Le Salvador et le Costa Rica concentrent leurs exportations sur le marché centraméricain

Le Salvador et le Costa Rica concentrent plus de la moitié de leurs exportations sur les marchés d'Amérique centrale, se classant parmi les pays les plus intégrés commercialement du bloc, selon le Annuaire statistique de l'Amérique latine et des Caraïbes préparé par la CEPALC (Commission économique pour l'Amérique latine et les Caraïbes).

Cette dynamique renforce les chaînes de production internes et consolide la région comme l’une des zones dotées de réseaux commerciaux les plus actifs d’Amérique latine. La tendance révèle deux modèles économiques au sein de l'isthme : ceux des pays dont l'économie dépend principalement des échanges intrarégionaux et d'autres axés sur les marchés mondiaux, comme c'est le cas du Panama, dont la participation commerciale au sein du bloc est considérablement plus faible.

Le rapport de la CEPALC, basé sur les données de la base commerciale mondiale des Nations Unies, le système Comtrade de l'ONU, précise que le Costa Rica achemine 60,1 % de ses exportations vers ses partenaires d'Amérique centrale, un chiffre qui dépasse facilement celui du reste des pays de la région. Cette performance place le pays à l’avant-garde de l’intégration centraméricaine grâce à sa forte dépendance aux marchés de proximité.
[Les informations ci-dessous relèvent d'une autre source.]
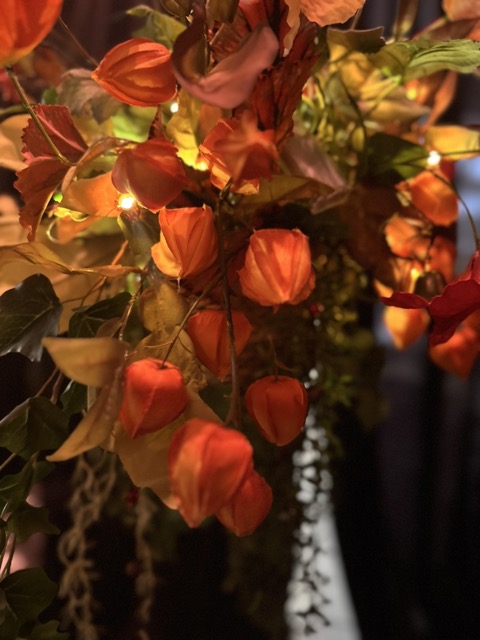 Hanging basket - winter - incl. verlichting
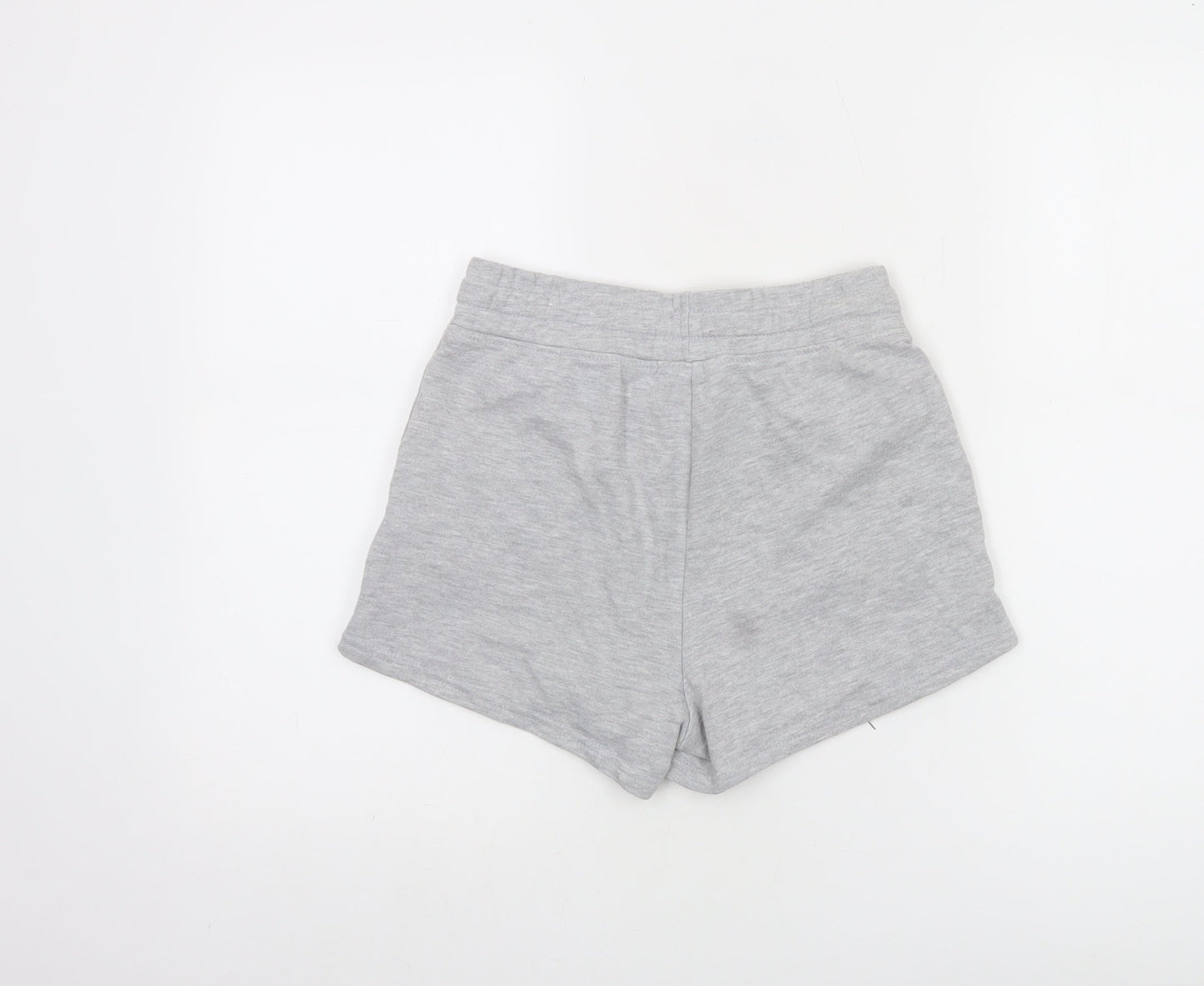 Reflex Womens Grey Sweat Shorts S Casual California Embroidered Activewear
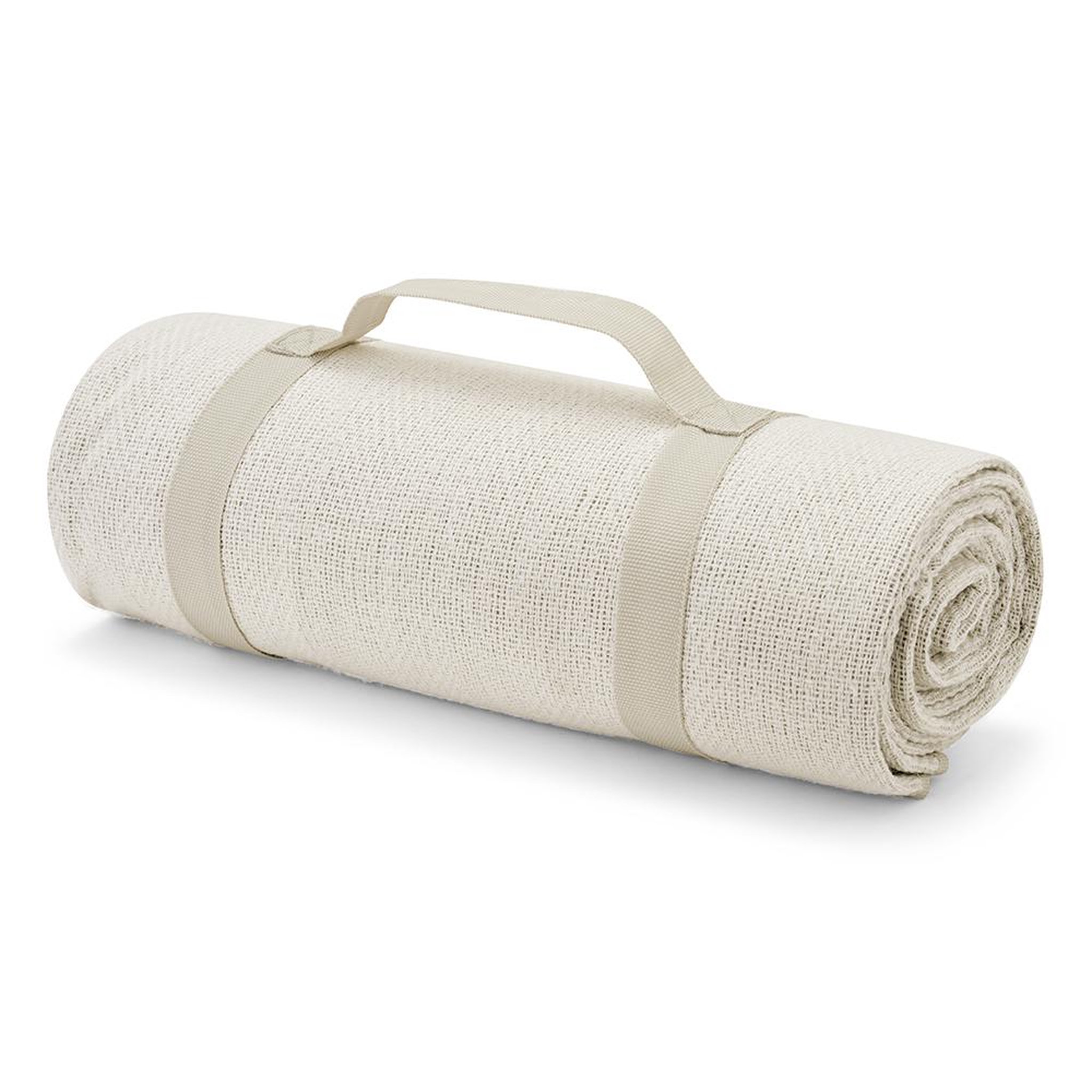LIVOO Couverture de pique-nique 135x135cm blanc - sep141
Dans le cas du Salvador, 50,9 % de son commerce extérieur correspond à des ventes en Amérique centrale, ce qui le positionne comme le deuxième pays avec la plus forte participation intrarégionale. De son côté, le Guatemala se consolide comme un autre acteur important, avec 41,4 % de ses exportations destinées aux marchés voisins, renforçant ainsi son rôle de moteur commercial dans la région.

Ces dernières années, ce fossé d’intégration s’est creusé. L'écart existant entre le Costa Rica et le Panama dépasse 40 points de pourcentage, ce qui témoigne de stratégies économiques divergentes. Alors que certains pays cherchent à capitaliser leur développement sur des relations avec des partenaires proches, d’autres se projettent davantage vers le marché international hors isthme.

Une vue drone montre

Le Nicaragua, selon le rapport, présente un niveau élevé d'orientation régionale, avec 40,9% de ses exportations dirigées vers l'environnement centraméricain. Le Honduras, quant à lui, enregistre 32,0%, se plaçant à un point intermédiaire du classement, mais conservant un poids significatif dans les échanges au sein de la zone.

Le Belize, bien qu'avec une proportion plus faible, apparaît avec 28,8% des exportations régionales, ce qui indique qu'il entretient un lien commercial plus faible par rapport aux pays qui composent formellement le Marché commun centraméricain.

En bas de la liste régionale, le Panama apparaît avec seulement 18,1% des ventes aux partenaires de l'isthme, une distance qui illustre le profil plus mondialisé de son économie, orientée vers le commerce hors des frontières centraméricaines.

L'annuaire de la CEPALC considère à la fois le pourcentage des exportations et des importations réalisées au sein de la région, ce qui permet de mesurer le degré de dépendance et d'ouverture des différents pays de l'isthme vis-à-vis de leurs propres voisins.

Les différences de pourcentage mettent en évidence les défis et les opportunités de l’intégration régionale. Tandis que certains pays renforcent leurs liens commerciaux internes, d’autres choisissent d’accroître leur projection vers les marchés mondiaux, générant ainsi une dynamique économique à deux vitesses en Amérique centrale.